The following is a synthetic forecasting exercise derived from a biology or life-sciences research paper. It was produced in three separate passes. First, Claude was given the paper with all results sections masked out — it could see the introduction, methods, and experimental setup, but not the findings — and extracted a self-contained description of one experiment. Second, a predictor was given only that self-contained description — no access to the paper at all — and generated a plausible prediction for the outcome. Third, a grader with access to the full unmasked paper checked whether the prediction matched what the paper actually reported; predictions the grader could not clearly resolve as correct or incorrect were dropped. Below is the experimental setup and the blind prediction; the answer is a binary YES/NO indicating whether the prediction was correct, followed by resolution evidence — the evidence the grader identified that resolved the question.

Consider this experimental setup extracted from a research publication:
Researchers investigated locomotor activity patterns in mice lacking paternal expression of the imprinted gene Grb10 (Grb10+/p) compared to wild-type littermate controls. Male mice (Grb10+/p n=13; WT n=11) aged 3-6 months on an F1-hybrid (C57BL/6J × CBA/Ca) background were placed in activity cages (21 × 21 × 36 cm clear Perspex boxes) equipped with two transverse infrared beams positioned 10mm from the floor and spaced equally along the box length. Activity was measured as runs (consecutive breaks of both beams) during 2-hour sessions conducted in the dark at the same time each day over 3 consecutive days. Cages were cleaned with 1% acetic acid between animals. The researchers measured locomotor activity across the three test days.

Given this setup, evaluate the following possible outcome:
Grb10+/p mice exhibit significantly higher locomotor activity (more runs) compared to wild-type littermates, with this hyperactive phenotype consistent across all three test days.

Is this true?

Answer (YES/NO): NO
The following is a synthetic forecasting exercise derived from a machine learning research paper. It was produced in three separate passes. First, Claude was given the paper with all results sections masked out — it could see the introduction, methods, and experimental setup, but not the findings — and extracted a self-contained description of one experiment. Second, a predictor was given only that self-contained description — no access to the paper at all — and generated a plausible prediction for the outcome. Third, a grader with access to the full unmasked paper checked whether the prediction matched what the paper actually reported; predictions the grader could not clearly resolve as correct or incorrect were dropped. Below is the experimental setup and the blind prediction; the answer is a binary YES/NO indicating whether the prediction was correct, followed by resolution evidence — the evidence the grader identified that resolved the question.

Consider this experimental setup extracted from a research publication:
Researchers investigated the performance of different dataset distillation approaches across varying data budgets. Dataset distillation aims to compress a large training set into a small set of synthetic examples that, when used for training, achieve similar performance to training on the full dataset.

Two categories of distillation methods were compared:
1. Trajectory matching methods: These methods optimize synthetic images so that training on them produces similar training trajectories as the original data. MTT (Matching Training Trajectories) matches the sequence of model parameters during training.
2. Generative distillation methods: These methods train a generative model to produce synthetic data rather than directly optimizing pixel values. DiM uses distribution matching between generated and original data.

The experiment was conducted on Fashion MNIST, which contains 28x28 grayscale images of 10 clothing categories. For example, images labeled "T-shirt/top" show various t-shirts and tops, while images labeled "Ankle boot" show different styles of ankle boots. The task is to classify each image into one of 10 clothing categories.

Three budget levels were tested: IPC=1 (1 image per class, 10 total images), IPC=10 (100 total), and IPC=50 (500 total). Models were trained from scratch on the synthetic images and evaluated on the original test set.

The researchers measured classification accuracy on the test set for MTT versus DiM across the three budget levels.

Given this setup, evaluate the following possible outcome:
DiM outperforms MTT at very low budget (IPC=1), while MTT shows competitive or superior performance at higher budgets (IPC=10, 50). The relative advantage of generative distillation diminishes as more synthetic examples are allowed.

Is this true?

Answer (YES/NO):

⁂

## AIM OF THE EXERCISE
The output should be exactly the lines from the one containing "1. Trajectory matching" to the final line of the listing above, inclusive.

## ANSWER BOX
1. Trajectory matching methods: These methods optimize synthetic images so that training on them produces similar training trajectories as the original data. MTT (Matching Training Trajectories) matches the sequence of model parameters during training.
2. Generative distillation methods: These methods train a generative model to produce synthetic data rather than directly optimizing pixel values. DiM uses distribution matching between generated and original data.

The experiment was conducted on Fashion MNIST, which contains 28x28 grayscale images of 10 clothing categories. For example, images labeled "T-shirt/top" show various t-shirts and tops, while images labeled "Ankle boot" show different styles of ankle boots. The task is to classify each image into one of 10 clothing categories.

Three budget levels were tested: IPC=1 (1 image per class, 10 total images), IPC=10 (100 total), and IPC=50 (500 total). Models were trained from scratch on the synthetic images and evaluated on the original test set.

The researchers measured classification accuracy on the test set for MTT versus DiM across the three budget levels.

Given this setup, evaluate the following possible outcome:
DiM outperforms MTT at very low budget (IPC=1), while MTT shows competitive or superior performance at higher budgets (IPC=10, 50). The relative advantage of generative distillation diminishes as more synthetic examples are allowed.

Is this true?

Answer (YES/NO):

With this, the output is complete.